● **Given passage**
(begin)

Commentary: Judge gets it right when he blasts Chicago’s attempt to restrict free speech

Tribune Content Agency

CHICAGO — Millennium Park’s website calls the spectacular downtown Chicago public space “a new kind of town square.” It is indeed a new kind of town square — one where aesthetic busybodies from the city of Chicago and the foundation that supports the park are trying to severely limit the time-honored right to free speech in public spaces.

Recently, U.S. District Judge John Robert Blakey rightly blasted the city’s restrictions and issued a preliminary injunction that temporarily bars the city from putting unreasonable curbs on activists who hand out leaflets or hold demonstrations.

The case was sparked when park security officers in 2018 prevented students from Wheaton College, a Christian liberal arts college, from evangelizing and distributing religious pamphlets. A group of activists who circulate petitions in Millennium Park, one of whom has been threatened with arrest, also has joined the case.

So the stakes here extend far beyond the right to disseminate religious literature. For if Millennium Park doesn’t meet the definition of a public space where free speech rights take priority, then what does?

Part of the problem is that Millennium Park is widely viewed as a thing unto itself. It’s actually a small part of Grant Park, accounting for 24.5 acres of the bigger park’s nearly 313 acres. The Chicago Park District runs the rest of Grant Park, but Millennium Park has a different governing structure — a legacy of the public-private partnership that created such extraordinary features as the shimmering Cloud Gate sculpture popularly known as The Bean.

The City of Chicago owns and operates the popular, 16-year-old park through its Department of Cultural Affairs and Special Events while the nonprofit Millennium Park Foundation, which helped raise private funds for the park, curates its temporary exhibitions. And the city and foundation contend that Millennium Park should have different free speech rules than the rest of Grant Park.

What sets Millennium Park apart, they argue, is that it is a) carefully curated; and b) spatially unique, consisting of discrete outdoor “rooms” rather than a single undifferentiated stretch of grass. In their view, allowing people to leaflet, evangelize or demonstrate in the park seriously disrupts its character as a “space of refuge” from the surrounding city.

All that is plainly ludicrous.

Let’s start with the bogus claim of spatial uniqueness. Millennium Park’s outdoor rooms follow the urban design precedent of the outdoor rooms you find in the rest of Grant Park, most notably the formal, Versailles-inspired gardens and open spaces around Buckingham Fountain. As for the notion that its art objects are unique, what about Buckingham Fountain? It is nothing if not a carefully curated work of public art?

Millennium Park is special, but not wholly unique. It’s part of a greater whole, all of which forms a refuge from city life. The same legal status — and, thus, the same rules — should apply to it as the rest of Grant Park.

(end)

● **Given data**

(begin)

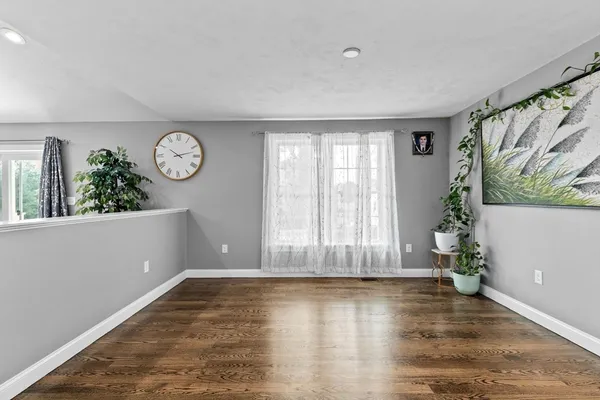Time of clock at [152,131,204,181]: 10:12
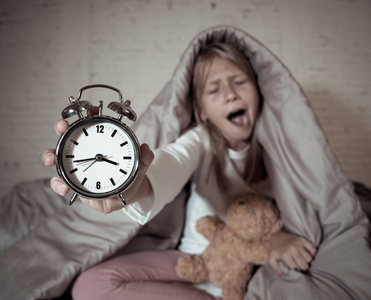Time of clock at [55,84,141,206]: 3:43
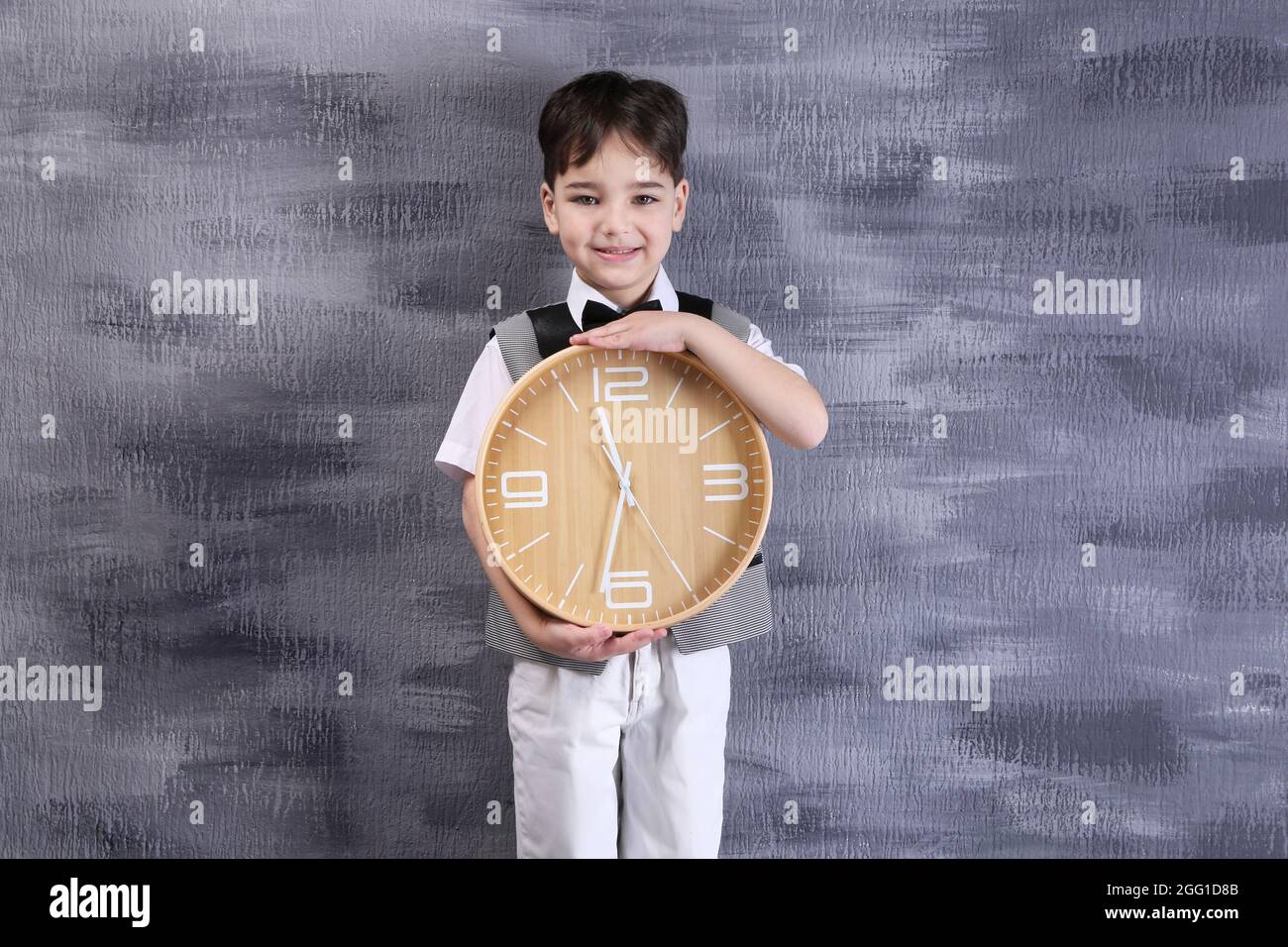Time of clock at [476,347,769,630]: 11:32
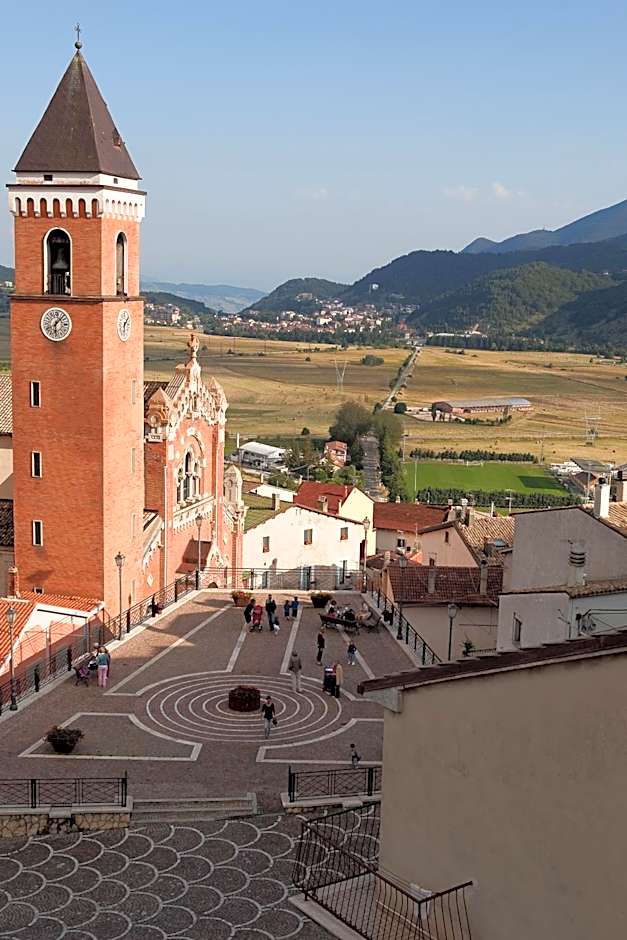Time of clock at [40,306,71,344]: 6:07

(end)

● **Exercise details**
Can you quote the stretch of the Millennium Park commentary from "Commentary: Judge gets" through "or hold demonstrations.", word for word?

● **Final result**
Commentary: Judge gets it right when he blasts Chicago’s attempt to restrict free speech

Tribune Content Agency

CHICAGO — Millennium Park’s website calls the spectacular downtown Chicago public space “a new kind of town square.” It is indeed a new kind of town square — one where aesthetic busybodies from the city of Chicago and the foundation that supports the park are trying to severely limit the time-honored right to free speech in public spaces.

Recently, U.S. District Judge John Robert Blakey rightly blasted the city’s restrictions and issued a preliminary injunction that temporarily bars the city from putting unreasonable curbs on activists who hand out leaflets or hold demonstrations.